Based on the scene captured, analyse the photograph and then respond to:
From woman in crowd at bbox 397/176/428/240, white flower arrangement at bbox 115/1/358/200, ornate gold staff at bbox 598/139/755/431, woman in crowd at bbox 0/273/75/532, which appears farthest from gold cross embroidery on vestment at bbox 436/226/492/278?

---

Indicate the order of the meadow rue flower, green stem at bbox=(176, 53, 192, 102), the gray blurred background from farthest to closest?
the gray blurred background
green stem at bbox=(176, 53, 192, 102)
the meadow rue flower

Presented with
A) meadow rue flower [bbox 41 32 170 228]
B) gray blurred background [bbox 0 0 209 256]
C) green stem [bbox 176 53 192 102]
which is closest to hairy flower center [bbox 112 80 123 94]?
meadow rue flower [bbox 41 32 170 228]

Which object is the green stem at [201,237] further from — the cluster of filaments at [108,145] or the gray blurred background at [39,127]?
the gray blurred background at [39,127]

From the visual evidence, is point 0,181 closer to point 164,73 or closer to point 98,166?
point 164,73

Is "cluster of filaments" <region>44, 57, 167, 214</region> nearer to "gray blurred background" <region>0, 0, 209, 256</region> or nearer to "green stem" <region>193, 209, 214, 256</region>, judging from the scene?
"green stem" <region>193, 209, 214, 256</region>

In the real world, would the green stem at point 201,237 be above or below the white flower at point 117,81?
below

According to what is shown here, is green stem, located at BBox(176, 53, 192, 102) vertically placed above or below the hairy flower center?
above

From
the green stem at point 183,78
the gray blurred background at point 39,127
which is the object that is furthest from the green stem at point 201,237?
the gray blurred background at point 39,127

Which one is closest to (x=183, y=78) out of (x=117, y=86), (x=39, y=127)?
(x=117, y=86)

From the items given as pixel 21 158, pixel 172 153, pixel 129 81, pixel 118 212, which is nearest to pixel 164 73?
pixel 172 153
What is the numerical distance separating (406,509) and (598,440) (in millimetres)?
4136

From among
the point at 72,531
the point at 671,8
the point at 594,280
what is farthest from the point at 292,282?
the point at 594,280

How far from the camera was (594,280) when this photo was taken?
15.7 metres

- Exercise aim
From the data above, copy out each line that contains the string "farthest", treating uppercase and lowercase letters as different.

- Exercise result
From woman in crowd at bbox 397/176/428/240, white flower arrangement at bbox 115/1/358/200, ornate gold staff at bbox 598/139/755/431, woman in crowd at bbox 0/273/75/532, which appears farthest from gold cross embroidery on vestment at bbox 436/226/492/278?
Indicate the order of the meadow rue flower, green stem at bbox=(176, 53, 192, 102), the gray blurred background from farthest to closest?
what is farthest from the point at 292,282?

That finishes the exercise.